Nel giudicare l’universo Gomorra, quello che è riuscito a svincolarsi con prepotenza dal romanzo di Roberto Saviano, si fa troppo spesso leva sulla messa in scena della violenza, sulla pericolosità degli stereotipi nel trasformarsi in pregiudizi. Il dibattito sul realismo e sulle eventuali motivazioni che dovrebbero, eventualmente e secondo alcuni, stare alla base di un prodotto audiovisivo affinché risulti “didattico” e “sicuro”, si allontanano sempre di più dalla possibilità di descrivere efficacemente la potenza narrativa ed estetica di questi mondi crossmediali. Tali espansioni – a partire dal film di Garrone per arrivare alle quattro fortunatissime stagioni di Gomorra – La serie – sono state capaci di raccontare impietosamente e a un pubblico vastissimo realtà drammatiche come lo smaltimento dei rifiuti in Campania, l’addestramento feroce delle paranze, l’omicidio di Gelsomina Verde e altre tragiche conseguenze delle faide di Scampia e Secondigliano. Tuttavia, quel che spesso passa inosservato è il modo in cui questi prodotti abbiano re-inventato un genere, proponendo un proprio stile riconoscibile, visivo e dialogico, che imprigiona sapientemente i personaggi nelle proprie solitudini e che, ancora più radicalmente, ne ritrae l’aridità.
È su queste premesse che nasce L’immortale, opera prima di Marco D’Amore. Uno spin-off di Gomorra – La serie, senza dubbio, ma soprattutto un modo per fare i conti col proprio personaggio, di tracciarne ancora più fortemente i tratti e, in qualche modo, di scenderci a patti. Con un coup de théâtre che sovverte la regola d’oro del prodotto di riferimento che, nella sua estrema crudezza, rende ingiustificato l’utilizzo di deus ex machina volti a “riportare in vita” i personaggi, scopriamo che Ciro Di Marzio è sopravvissuto (davvero) miracolosamente al colpo inflittogli da Genny Savastano. Il pretesto, in quanto tale, serve soltanto a dare il via a un’epopea nuova e già nota: il naturale svolgimento di una saga priva di eroi.
L’immortalità è la vera condanna che pesa sul capo di Ciro Di Marzio, spietato scissionista di Secondigliano. Dei feroci crimini che ha commesso non ricorda più le motivazioni e sa solo che la morte, verso cui intimamente tende, non è ancora disposta a offrirgli il suo bacio liberatorio. Partito per la Lettonia per gestire un traffico di droga con la malavita russa, Ciro si troverà a danzare con una serie di flashback che aiuteranno a delineare più nitidamente il profilo del personaggio.
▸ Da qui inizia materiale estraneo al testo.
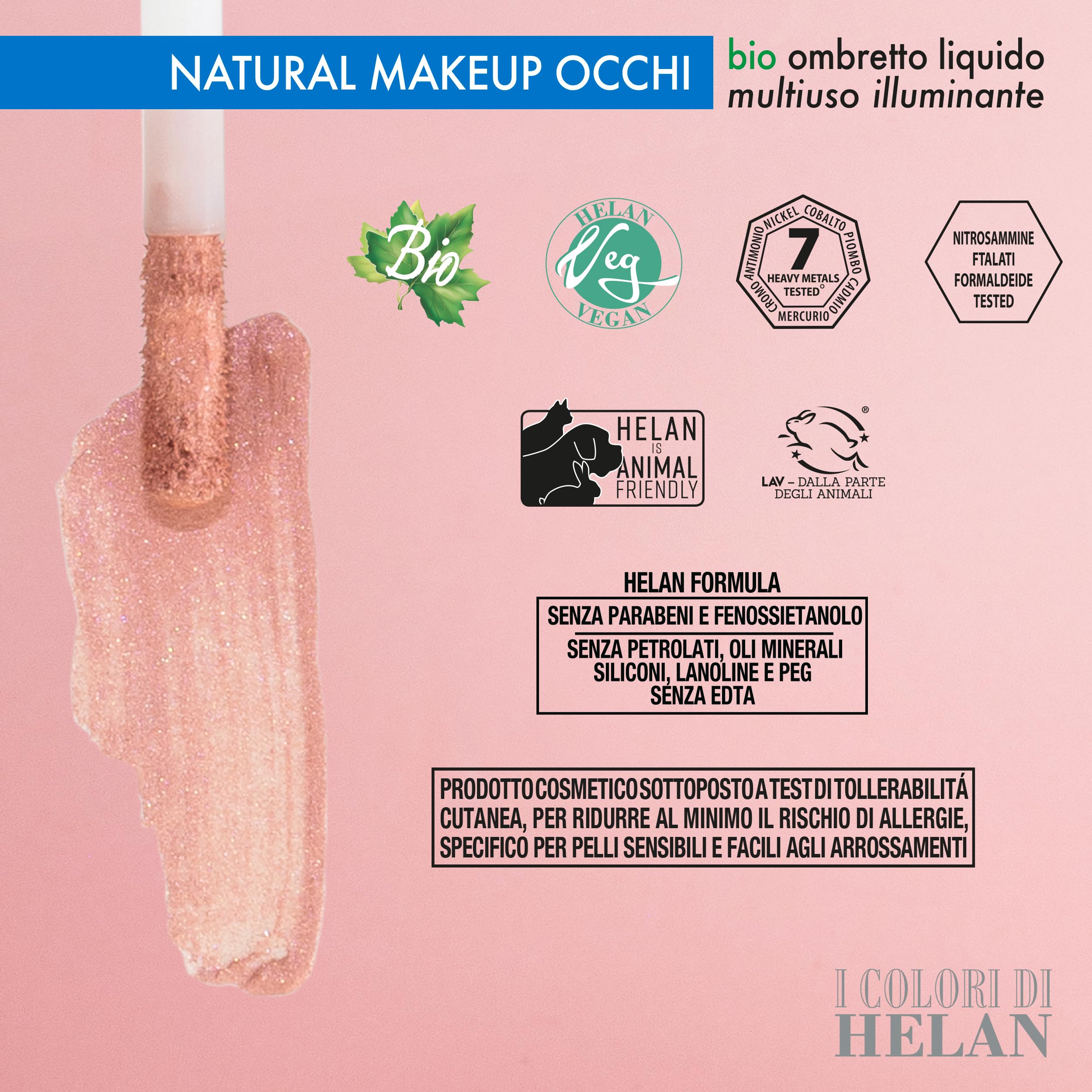 Helan I Colori di Helan, Illuminating Multi-Purpose Liquid Eye Shadow Ideal as Liquid Blush, Face Make Up Earth and Bronzer - Image 3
Saranno gli incontri, una luce al neon sfarfallante, un paesaggio, a riportarlo – e a riportarci – violentemente indietro nel tempo, mentre i colori acidi del presente si mescolano alle illusioni patinate degli anni ’80.
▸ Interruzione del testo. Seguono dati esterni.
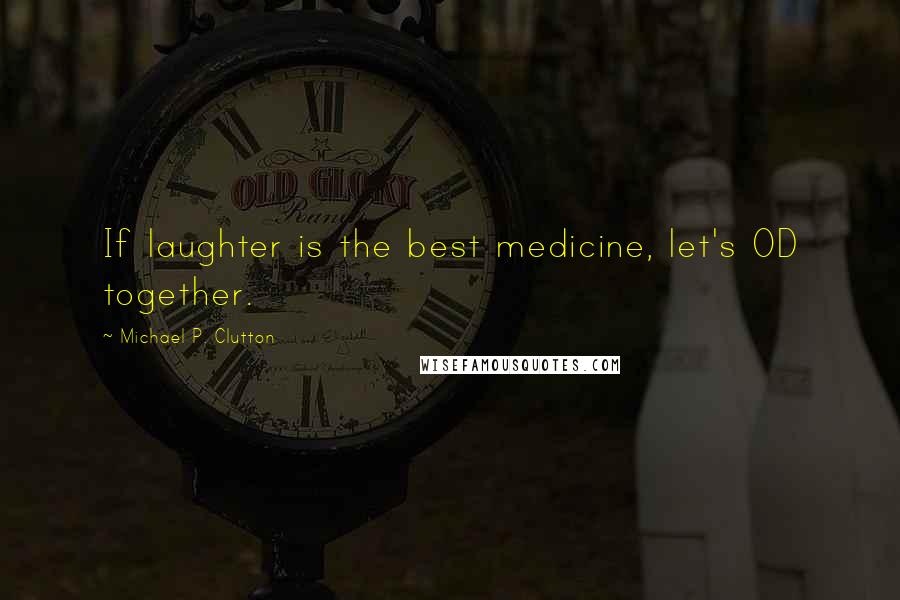 Michael P. Clutton Quotes: If laughter is the best medicine, let's OD together.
Non si può non apprezzare l’ingegno che Marco D’Amore dimostra nel realizzare un prodotto indipendente e, allo stesso tempo, legato a filo doppio con la serie. Co-sceneggiatore, regista e, naturalmente, attore, D’Amore cura la sua creatura con modestia, senza troppi eccessi e ingenuità, lasciando che lo scetticismo svanisca tra le pieghe di un film che respira in sintonia – a livello estetico, storico, sonoro e narrativo – con ogni singolo episodio della serie. Si potrebbe anzi obiettare che L’immortale, se frammentato, non avrebbe sfigurato come parte integrante del prodotto televisivo, ma l’approdo sul grande schermo sancisce ancora una volta l’importanza di Gomorra nel ridefinire i limiti del genere crime a livello internazionale.
Non è soltanto la carica realistica della scrittura che, in questo caso, affonda le sue radici nell’espansione urbanistica post-terremoto dell’Irpinia, ma la rappresentazione convincente di un’umanità smarrita, sotto forma di epica infetta. Perché comprendere le dinamiche che hanno forgiato l’Immortale non significa giustificarne le azioni. Significa entrare a fondo nel fallimento sociale e uscirci a discapito delle proprie certezze più salde, come sceglie di fare Marco D’Amore, rinunciando alla propria liberazione.